Immer mehr Frauen wollen erst später schwanger werden
Und heute wollen Frauen später schwanger werden. Männer haben es leichter. Sie produzieren Samenzellen bis zum Schluss, nehmen sie quasi mit ins Grab. Bei der Frau setzt die Natur eine Schranke und zieht irgendwann den hormonellen Stecker. Ich weiß, das ist ungerecht, aber diese Biologie habe ich mir nicht ausgedacht.
Der späte Kinderwunsch ist zu erfüllen, keine Frage.

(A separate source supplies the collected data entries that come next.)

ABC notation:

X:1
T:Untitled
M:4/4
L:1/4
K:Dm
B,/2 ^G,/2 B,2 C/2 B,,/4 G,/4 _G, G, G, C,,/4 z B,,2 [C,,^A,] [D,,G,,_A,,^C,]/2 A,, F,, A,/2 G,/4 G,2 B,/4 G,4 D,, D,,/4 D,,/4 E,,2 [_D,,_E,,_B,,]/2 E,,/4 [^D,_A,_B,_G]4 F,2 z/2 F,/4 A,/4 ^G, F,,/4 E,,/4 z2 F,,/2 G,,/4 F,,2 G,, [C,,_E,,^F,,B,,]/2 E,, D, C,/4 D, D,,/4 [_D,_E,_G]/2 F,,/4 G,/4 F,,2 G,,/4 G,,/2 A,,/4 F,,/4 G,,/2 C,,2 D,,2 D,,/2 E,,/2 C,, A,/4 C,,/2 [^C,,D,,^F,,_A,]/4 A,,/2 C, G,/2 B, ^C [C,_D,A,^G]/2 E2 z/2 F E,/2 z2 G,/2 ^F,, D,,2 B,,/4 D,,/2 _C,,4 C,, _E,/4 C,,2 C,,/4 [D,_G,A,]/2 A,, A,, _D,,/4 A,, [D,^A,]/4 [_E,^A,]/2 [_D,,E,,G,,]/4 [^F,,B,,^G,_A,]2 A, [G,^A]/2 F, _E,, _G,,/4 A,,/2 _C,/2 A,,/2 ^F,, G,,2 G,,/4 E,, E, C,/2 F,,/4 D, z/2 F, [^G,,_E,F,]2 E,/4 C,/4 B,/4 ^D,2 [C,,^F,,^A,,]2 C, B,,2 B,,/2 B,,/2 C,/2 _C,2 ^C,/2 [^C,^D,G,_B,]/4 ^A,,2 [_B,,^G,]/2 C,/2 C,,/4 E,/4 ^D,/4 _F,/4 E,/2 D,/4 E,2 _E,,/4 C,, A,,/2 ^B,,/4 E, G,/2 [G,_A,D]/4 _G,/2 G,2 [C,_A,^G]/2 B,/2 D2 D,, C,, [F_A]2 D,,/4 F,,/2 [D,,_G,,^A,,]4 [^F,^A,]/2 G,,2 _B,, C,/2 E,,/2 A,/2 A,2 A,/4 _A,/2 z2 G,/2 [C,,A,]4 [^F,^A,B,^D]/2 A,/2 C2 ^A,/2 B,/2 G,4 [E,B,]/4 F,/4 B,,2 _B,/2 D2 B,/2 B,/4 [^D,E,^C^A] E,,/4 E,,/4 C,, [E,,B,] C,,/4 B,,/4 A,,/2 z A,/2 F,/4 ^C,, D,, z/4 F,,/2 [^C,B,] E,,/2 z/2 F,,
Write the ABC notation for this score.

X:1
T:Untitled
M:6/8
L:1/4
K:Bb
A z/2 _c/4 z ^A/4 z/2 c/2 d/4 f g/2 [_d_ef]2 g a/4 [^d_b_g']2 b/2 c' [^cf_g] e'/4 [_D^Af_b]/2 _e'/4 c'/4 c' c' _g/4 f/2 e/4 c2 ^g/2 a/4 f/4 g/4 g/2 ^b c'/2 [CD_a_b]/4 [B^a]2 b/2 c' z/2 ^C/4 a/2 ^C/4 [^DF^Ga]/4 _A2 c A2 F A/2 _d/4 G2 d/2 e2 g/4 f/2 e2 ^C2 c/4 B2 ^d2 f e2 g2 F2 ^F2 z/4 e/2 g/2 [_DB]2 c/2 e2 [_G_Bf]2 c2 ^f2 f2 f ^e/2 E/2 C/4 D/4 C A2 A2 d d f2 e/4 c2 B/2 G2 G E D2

Es braucht eine gut durchdachte Strategie, die folgende Schritte vorsieht:
- Vorgespräch
- Erhebung des Hormonstatus
- Check des generellen Gesundheitszustands
- Informationsgespräch über die Möglichkeiten einer Schwangerschaft
- Natürlich oder künstlich – was ist besser?
- Erstellen der prozentuellen Erfolgschance
- Entscheidung der Patientin
Die Frau muss der Wahrheit ins Gesicht blicken
Manchmal, das muss ich ergänzen, ist es wichtig, einer Frau die Wahrheit klar und deutlich ins Gesicht zu sagen. Angenommen, die Chance, ein gesundes Kind auf die Welt zu bringen, beträgt sieben Prozent, dann hört die Frau nur sieben Prozent und gut. Ich sage dann, wissen Sie, das bedeutet eines: Die Wahrscheinlichkeit, dass die Sache schief geht, liegt bei 93 Prozent. Wollen Sie das? Erst dann werden die Patientinnen nachdenklich.
Also essenziell ist die Aufklärung, das Gespräch, das Eingehen auf den Wunsch. Im Idealfall ist er von Erfolg gekrönt, und aus dem Dialog ergibt sich ein Baby. Ich wünsche es jeder Frau, die das will.